In Analysis-Services, Many-to-Many is a feature enabling a fact (i.e. an input row) to contribute into multiple coordinate of a given column.

For instance, in a flatten GeographicalZone column (e.g. having flattened a hierarchical Region->Country->City), a single Paris fact would contribute into Paris, France and Europe.

This can be achieved in Adhoc with a Dispatchor.

A full example is visible in TestManyToManyAdhocQuery.

references:

Limitations

Visual filters

Sometimes, one wants to filter the visible members along some columns, without filtering the actual query. Typically, one may want to query the ratio France/Europe by filtering the France country, without restricting Europe to France-only. For now, this can not be easily done.

The underlying issue is that one mah have a column filtering Country-with_firstLetterIsForG. Assuming we have a measure returning currentCountry/Europe where currentCountry is the country on the Country column, if we filter Country-with_firstLetterIsForG=true in the query, should we show France/(France+Germany) or France/Europe?

Potential solutions/designs

  1. We may introduce a special groupBy, where we would express we groupBy country but only showing Country-with_firstLetterIsForG=true
  2. We may introduce a special filter, stating that Country-with_firstLetterIsForG=true is a Visual filter. It resonates with https://learn.microsoft.com/en-us/sql/mdx/visualtotals-mdx?view=sql-server-ver16

Debug / Investigations

Typical errors with Adhoc are :

  • Issue referencing underlying Table columns
  • Unexpected data returned by underlying Table

Tools to investigate these issues are:

  • Enable debug in your query: AdhocQuery.builder()[...].debug(true).build()
  • Enable explain in your query: AdhocQuery.builder()[...].explain(true).build()

Debug vs Explain

Debug will enable various additional [DEBUG] logs with INFO logLevel. It may also conduct additional operations (like executing some sanity checks), or enforcing some ordering to facilitate some investigations. It may lead to very poor performances.

Explain will provide additional information about the on-going query. It will typically log the query executed to the underlying table.

Tables

SQL with JooQ

SQL integration is provided with the help of JooQ. To query a complex star/snowflake schema (i.e. with many/deep joins), one should provide a TableLike expressing these JOINs.

For instance:

Table<Record> fromClause = DSL.table(DSL.name(factTable))
        .as("f")
        .join(DSL.table(DSL.name(productTable)).as("p"))
        .using(DSL.field("productId"))
        .join(DSL.table(DSL.name(countryTable)).as("c"))
        .using(DSL.field("countryId"));

Handling null (e.g. from failed JOINs)

See eu.solven.adhoc.column.IMissingColumnManager.onMissingColumn(String)

Authorizations - Rights Management

Right-management is typically implemented by an AND operation combining the user filter and a filter based on user-rights.

This can be achieved through IAdhocImplicitFilter.

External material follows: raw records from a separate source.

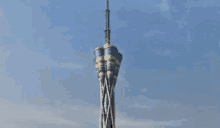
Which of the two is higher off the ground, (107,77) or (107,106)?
(107,77)

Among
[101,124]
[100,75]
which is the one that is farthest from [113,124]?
[100,75]

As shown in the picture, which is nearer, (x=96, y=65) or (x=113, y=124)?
(x=113, y=124)

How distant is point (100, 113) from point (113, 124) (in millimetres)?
13672

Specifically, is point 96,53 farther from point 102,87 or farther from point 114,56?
point 102,87

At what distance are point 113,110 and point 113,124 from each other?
11.0 m

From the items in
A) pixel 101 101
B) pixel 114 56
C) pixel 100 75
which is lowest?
pixel 101 101

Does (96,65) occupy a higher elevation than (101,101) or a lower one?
higher

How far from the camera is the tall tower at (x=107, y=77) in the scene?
593 feet

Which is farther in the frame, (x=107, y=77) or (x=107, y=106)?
(x=107, y=77)

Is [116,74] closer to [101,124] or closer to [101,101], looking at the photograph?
[101,101]

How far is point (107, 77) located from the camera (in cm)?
18738

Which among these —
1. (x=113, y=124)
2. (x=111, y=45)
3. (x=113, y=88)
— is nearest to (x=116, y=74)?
(x=113, y=88)

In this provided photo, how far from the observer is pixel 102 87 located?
7362 inches

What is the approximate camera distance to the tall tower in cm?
18062
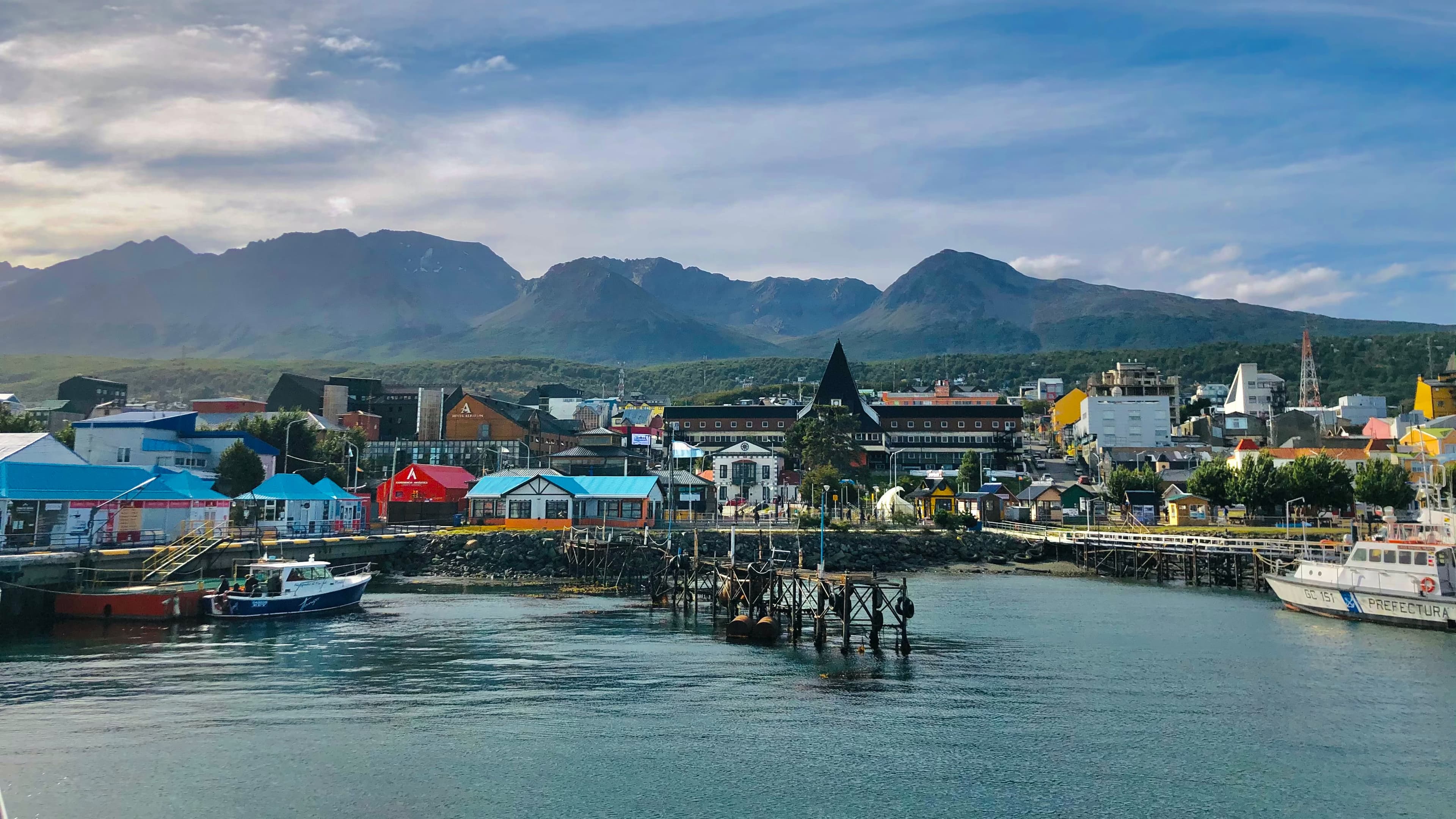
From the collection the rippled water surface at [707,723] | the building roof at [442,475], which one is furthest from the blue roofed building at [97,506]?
the building roof at [442,475]

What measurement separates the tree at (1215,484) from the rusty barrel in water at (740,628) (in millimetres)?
60894

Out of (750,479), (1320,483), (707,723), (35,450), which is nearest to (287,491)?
(35,450)

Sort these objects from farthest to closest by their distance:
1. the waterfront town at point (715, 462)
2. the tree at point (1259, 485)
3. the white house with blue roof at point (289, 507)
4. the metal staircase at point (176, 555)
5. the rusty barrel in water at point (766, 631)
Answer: the tree at point (1259, 485) → the white house with blue roof at point (289, 507) → the waterfront town at point (715, 462) → the metal staircase at point (176, 555) → the rusty barrel in water at point (766, 631)

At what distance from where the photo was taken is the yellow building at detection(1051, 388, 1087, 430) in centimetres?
17125

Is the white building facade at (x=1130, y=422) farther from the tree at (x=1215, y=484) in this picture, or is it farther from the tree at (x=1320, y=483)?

A Spring-Security example is demonstrated in TestImplicitFilter_SpringSecurity.

Roadmap / Limitations to lift soon

  • [Perf] Concurrency: for instance when processing the DAG given the results from the TableQuery
  • [CodeGen] BDD: Automated generation of Scenario given an IAdhocQuery
  • [Feature] Introduce the concept of multiLevel hierarchies, hence implicitly the concept of slicing hierarchies. For now, each hierarchy is optional: no hierarchy is required in groupBy (or implicit on some default member).
  • [Resiliency] Resiliency on querySteps errors: a failing measure should not break the whole query.
  • [Explain] EXPLAIN should go through CompositeCube and down to IAdhocTableWrapper own EXPLAIN
  • [DuckDB] Detect multiple tableQueries having very similar filters, and do a single query with multiple FILTER aggregates. (May happen when many queries are filtrator).
  • [Documentation] MeasuresSetFromResource should enable generation of Graphiviz .dot files
  • [Perf] MultiTypeStorage should not rely on hash-based structure when Adhoc guarantee to publish distinct keys.